United States Supreme Court

WASHINGTON (UPI) — The immigration system, which includes the courts, is expected to get much busier next year when President-elect Donald Trump takes office based on his proposals to deport millions of undocumented immigrants from the country.

The Supreme Court on Wednesday started hearing arguments in a case appealing the strict length of time the government can detain immigrants, documented or not, and whether they have a right to periodic hearings to request being released.

The U.S. Court of Appeals for the 9th Circuit ruled that immigrants facing deportation could not be held for more than six months, which the Obama administration contends is a risky “one-size-fits-all” rule tying its hands in cases where a person should not be released.

The case could potentially affect a wide range of immigrants, both legal and illegal, who have committed a crime and are waiting for deportation proceedings to begin. Often, these immigrants are detained, in some cases because they are trying to fight deportation.
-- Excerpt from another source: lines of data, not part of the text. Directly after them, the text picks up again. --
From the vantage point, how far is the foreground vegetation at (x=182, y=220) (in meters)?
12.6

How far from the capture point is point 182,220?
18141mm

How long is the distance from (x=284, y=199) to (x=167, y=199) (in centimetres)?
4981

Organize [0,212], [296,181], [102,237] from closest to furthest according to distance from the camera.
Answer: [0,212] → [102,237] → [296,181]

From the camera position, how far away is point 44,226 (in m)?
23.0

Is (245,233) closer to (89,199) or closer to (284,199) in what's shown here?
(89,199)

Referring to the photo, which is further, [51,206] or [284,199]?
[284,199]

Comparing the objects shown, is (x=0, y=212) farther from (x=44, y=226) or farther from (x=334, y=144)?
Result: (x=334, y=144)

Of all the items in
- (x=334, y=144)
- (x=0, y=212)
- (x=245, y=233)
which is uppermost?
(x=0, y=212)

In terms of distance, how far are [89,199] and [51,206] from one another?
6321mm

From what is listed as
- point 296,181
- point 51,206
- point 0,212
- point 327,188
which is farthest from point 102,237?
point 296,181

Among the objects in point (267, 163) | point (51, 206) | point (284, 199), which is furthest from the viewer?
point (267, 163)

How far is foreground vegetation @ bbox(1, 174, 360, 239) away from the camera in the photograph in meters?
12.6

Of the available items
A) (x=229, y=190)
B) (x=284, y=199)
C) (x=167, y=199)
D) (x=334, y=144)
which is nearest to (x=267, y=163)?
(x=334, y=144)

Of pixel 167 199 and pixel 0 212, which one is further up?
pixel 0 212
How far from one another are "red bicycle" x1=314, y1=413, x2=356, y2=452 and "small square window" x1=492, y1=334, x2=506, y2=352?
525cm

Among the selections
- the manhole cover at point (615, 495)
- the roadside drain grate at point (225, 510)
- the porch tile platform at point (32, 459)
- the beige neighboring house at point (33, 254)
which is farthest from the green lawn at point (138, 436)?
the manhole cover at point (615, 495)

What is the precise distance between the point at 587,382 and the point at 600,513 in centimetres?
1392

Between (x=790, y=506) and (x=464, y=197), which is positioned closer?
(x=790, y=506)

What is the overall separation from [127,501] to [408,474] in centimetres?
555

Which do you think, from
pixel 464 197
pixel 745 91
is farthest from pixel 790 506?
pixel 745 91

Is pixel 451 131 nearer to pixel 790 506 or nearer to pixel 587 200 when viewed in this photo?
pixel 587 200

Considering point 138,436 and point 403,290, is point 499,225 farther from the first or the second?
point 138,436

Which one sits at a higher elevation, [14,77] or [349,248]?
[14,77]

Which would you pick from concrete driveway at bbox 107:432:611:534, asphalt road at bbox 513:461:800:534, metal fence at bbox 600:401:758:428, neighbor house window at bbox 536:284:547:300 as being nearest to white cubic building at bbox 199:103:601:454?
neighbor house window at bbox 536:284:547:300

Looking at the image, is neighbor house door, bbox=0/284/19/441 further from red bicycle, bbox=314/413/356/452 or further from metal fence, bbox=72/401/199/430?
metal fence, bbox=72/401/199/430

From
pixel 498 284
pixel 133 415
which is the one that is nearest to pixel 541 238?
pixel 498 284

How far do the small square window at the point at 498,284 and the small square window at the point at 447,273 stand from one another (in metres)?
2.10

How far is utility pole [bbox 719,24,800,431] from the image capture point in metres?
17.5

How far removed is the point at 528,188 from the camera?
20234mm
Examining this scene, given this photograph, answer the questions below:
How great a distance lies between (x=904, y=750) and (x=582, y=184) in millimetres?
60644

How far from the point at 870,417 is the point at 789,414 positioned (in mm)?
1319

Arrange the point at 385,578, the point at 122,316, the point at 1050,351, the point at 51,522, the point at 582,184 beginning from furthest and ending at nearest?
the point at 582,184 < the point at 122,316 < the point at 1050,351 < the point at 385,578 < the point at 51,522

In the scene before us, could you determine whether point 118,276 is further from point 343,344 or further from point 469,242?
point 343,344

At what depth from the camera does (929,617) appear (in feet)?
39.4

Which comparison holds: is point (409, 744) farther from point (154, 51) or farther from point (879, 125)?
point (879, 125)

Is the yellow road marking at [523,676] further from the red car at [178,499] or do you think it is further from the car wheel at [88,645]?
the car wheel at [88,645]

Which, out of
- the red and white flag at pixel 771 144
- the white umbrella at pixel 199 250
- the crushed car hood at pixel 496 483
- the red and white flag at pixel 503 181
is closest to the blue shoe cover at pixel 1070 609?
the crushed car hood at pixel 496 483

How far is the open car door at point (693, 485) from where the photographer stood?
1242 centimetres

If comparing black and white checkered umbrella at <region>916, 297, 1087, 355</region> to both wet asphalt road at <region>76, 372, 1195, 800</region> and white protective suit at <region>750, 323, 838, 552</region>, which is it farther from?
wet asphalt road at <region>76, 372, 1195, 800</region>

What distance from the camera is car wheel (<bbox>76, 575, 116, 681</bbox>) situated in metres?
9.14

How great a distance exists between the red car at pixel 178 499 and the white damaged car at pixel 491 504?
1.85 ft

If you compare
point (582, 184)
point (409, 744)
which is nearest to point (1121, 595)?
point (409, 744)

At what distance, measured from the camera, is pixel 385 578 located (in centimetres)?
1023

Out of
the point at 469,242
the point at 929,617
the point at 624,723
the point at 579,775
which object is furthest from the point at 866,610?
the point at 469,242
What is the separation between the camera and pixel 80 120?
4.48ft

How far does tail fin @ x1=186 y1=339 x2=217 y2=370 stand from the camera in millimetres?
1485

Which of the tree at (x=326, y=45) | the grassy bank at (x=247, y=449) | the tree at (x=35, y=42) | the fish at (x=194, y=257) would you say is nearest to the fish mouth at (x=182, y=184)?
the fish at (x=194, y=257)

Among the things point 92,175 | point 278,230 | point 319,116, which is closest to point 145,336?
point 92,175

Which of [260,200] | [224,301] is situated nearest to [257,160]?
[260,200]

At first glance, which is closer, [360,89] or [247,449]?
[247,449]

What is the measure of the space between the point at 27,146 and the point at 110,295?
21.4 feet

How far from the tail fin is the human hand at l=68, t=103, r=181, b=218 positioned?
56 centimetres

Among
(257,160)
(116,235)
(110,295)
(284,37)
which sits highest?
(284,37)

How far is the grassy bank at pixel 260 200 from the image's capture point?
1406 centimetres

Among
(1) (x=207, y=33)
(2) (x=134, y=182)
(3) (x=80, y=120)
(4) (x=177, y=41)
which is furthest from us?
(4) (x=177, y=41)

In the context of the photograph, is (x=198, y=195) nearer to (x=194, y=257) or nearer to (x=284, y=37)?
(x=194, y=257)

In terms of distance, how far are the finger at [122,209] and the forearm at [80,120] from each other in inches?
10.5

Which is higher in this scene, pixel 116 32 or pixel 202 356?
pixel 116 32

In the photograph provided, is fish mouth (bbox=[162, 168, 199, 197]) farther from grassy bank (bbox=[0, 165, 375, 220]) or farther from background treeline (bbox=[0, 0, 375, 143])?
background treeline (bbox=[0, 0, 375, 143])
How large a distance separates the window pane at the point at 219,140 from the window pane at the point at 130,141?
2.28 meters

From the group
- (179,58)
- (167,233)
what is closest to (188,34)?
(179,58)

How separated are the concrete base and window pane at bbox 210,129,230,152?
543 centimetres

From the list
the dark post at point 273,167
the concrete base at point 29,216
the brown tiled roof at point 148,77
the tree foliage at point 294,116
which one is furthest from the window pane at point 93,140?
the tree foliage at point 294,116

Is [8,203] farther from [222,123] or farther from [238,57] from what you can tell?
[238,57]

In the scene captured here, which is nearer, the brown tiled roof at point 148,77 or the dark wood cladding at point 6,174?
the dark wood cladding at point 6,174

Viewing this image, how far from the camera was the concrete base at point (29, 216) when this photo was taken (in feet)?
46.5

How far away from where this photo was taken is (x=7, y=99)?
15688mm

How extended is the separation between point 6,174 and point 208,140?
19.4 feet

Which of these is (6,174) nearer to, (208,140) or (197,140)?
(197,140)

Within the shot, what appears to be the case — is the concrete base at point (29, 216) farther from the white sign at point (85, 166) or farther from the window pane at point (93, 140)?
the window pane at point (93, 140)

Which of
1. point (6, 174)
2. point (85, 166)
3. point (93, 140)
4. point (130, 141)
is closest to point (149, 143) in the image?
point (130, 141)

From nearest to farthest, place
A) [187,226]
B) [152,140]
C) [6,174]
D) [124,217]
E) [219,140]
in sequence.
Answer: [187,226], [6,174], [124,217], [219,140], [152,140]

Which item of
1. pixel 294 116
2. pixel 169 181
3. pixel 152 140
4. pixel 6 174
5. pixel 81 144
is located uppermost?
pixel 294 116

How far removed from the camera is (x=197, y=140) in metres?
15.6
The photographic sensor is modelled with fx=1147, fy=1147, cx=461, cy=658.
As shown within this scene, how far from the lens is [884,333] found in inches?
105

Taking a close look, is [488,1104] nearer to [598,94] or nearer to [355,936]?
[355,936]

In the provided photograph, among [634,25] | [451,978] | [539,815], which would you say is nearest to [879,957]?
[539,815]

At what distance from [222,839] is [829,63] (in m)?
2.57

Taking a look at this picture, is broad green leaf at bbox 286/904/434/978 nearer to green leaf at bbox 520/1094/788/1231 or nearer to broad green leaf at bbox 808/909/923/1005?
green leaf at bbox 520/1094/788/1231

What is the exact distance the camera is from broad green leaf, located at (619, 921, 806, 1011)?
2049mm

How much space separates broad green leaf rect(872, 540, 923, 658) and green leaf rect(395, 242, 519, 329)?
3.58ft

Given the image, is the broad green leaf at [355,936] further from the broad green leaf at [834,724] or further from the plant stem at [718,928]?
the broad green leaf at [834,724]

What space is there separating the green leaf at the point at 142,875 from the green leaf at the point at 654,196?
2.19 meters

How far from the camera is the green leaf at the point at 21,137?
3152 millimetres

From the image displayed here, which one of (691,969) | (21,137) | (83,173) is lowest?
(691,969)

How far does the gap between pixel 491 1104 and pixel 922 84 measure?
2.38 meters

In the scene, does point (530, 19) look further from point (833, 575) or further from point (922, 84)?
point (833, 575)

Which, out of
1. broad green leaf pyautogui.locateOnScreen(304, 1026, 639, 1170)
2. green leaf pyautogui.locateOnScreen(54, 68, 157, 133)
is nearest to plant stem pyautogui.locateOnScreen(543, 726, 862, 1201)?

Unlike immigrants who are detained for being in the U.S. illegally, who have the right to a bond hearing, those who have been convicted or served a sentence do not have the right to such a hearing in all states.

“You can’t just lock people up without any finding of dangerousness, without any finding of flight risk, for an indefinite period of time, and not run into due process,” Justice Elena Kagan told lawyers for the Obama administration.

The Court ruled in 2003 that immigrants could be detained “for a brief period” while they face deportation, with two courts later defining that period as no more than six months. But after that maximum period, immigrants are entitled to a hearing requesting they be released if they are not dangerous or a flight risk.

Chief Justice John Roberts and Justice Samuel Alito said the court does not need to rule because immigrants subject to deportation who feel they are being illegally detained can file a habeas corpus suit. The suits, however, can take years — which does not solve the problem of being stuck in jail.

“Your punishment’s over, but you’ve got four more years here of punishment while we try to get to stage two, which is called the removal order,” Justice Stephen Breyer said of denying people the chance to be out of prison while also either waiting for or fighting a deportation order. “That’s what’s bothering me.”

Breyer also noted the potential for the courts and immigration system to be much more crowded in the near future should President-elect Trump make good on his intention to start deporting as many as three million people the day he takes office — on top of those already in the system.

“We’re dealing with tens of thousands, hundreds of thousands or millions of people possibly,” he said.

The Court is expected to rule sometime next year.